Brad N8YG has been reading over posts concerning the ssm2167 compression pre-amplifier with quite a bit of interest. So he finally integrated the board into his ubitx v5.

He put a trimmer on the output of the board, and potentiometers on the compression, and noise gates. The problem that he ran into was that on the air, rotating the 100K compression potentiometer had little to no effect.  However he was getting compression that was clearly audible on the air.

He re-read the data sheet for the ssm2167 more thoroughly and found that the input voltage need to be quite low at -20 to -30 dBV.  A quick check on the electret microphone output using the oscilloscope, showed a much higher output from his microphone.

This led to him adding another pot to trim the input voltage.  He still needed the 5V to get to the electret so he wanted the trimmer after the 0.1 uF surface mount capacitor on the board.

Brad modded the board by removingthe 0.1 uf capacitor, and he made connections for the trimmer after the 0.1 uF capacitor.

The net result is a board with three additional potentiometers and one trimmer.  The trimmer adjusts the output voltage, and potentiometers control the input voltage to the board, compression and noise gate.

On the air.. with the compression potentiometer turned down the rig sounds like it has no compression… while turning up the potentiometer makes a profound difference in on the air sound.  The rig now has a LOT of punch and the power meter goes way up.   

Brad believes that what was happening was that the input level was too high forcing the chip into the limiting portion of the transfer curve.  Now that the chip is operating back in the linear portion, all is well!  

Reference

Mic Compression and Noise gate with SSM2167 module

John, VK2ETA, has  used the small circuit board “SSM2167 Microphone Preamplifier Board Preamp COMP Compression Module DC 3V-5V”available on eBay or Aliexpress as a compression and mic pre-amplifier.

He simply connected the input to the mic, added a 4.7K ohm resistor between the mic input and the 5VDC (taken from the Raduino) for biasing the electret and put a 10K ohms potentiometer in the output to adjust the power level to the mic preamp stage.

He didn’t modify his uBitx board,  but simply inserted the board prior to the mic input.  The gain of 20dB is reduced back with the output potentiometer. John removed the “R1” resistor and replaced it with a 51K Ohms resistor to get a 4:1 compression factor, up from the 2:1 as delivered, but this change has yet to be tested “on air”.

John hasn’t received any negative feedback about the compressor except when I pushed the output potentiometer too high.

Reference

 

Simon VK3ELH used the same board and a similar scheme for powering the module from the regulated 5v line on the Raduino.  It is also installed separate to the main board and inline with the mic input.

Simon used a 75k ohm resistor for compression and 1k ohm resistor for the noise gate and a 100k pot on output.
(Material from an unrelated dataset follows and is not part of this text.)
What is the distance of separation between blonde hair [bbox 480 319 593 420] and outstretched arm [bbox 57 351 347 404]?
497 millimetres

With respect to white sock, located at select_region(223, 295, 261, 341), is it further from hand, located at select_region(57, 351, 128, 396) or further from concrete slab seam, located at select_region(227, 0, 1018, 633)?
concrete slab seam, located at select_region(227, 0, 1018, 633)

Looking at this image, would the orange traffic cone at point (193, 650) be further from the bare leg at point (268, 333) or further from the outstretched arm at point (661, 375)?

At full output, his audio was readable but distorted based on an audio check QSO, so the output has been turned down.

He put a larger heatsink on the IRF510 to cater for the higher average output, as the stock one was getting warm!
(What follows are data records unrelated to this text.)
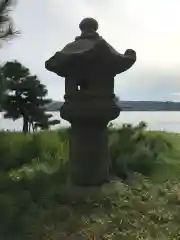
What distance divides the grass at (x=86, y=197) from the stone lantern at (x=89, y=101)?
205 millimetres

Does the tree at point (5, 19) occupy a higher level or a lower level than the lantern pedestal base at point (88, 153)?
higher

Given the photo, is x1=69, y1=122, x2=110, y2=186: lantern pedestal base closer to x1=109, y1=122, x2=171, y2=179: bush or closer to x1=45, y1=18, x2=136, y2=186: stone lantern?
x1=45, y1=18, x2=136, y2=186: stone lantern

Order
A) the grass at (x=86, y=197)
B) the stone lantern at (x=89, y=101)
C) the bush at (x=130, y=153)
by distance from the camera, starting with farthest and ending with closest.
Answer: the bush at (x=130, y=153), the stone lantern at (x=89, y=101), the grass at (x=86, y=197)

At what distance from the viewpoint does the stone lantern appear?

A side effect of the mic being on all the time is that there is leakage through to the speaker and it causes some feedback if the mic is within 2 inches or so of the speaker.
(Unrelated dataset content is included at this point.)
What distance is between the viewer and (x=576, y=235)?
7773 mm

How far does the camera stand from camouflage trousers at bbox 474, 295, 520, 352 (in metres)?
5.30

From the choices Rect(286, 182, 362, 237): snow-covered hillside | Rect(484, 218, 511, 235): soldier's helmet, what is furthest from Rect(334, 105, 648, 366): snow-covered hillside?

SSM2166 (Mic amplifier and compressor) as Audio AGC?

Henning Weddig DK5LV says he is in the process of using an op amp and SSM2166  on his “original” BITX40 as a way of achieving an audio AGC function.

This op amp has a  gain of 10 (20 dB) and an audio AGC system.   He purchased a pcb from ZL1CVD with the DIL chip via ebay years ago.  Unfortunately ZL1CVD does not sell this pcb any more…

The SSM2166 has a dynamic range of 60 dB, the opamp in front of it is intended to replace the first discrete amplifier after the demodulator and will amplifiy the audio into a range the SSM2166 can handle.  The SSM2166 has a provision for outputting an AGC voltage (an RMS output) and this may be able to be used for driving an S-meter.

Others are thinking along the same lines.  For example, Glenn VK3PE says:

“I’m thinking along the same lines. I built a Mic amp version using the SSM2167 and thought it might work also for the Receiver. It’s essentially the module seen on ebay but I’ve added a level pot on the output side.”

Meanwhile Alex PA1FOX comments:

“I am using the AGC from the original uBitx design, but found the time constant of 1uF and 100k to be far too low. This makes it a very fast AGC, not producing a nice sound with voices. I changed to 1.5 uF and 4M7 and now stronger stations are nice and clear (they ‘push’ the noise level down ) and the gain comes up nice and easy when the QRG is clear. I think I’ll keep it this way.”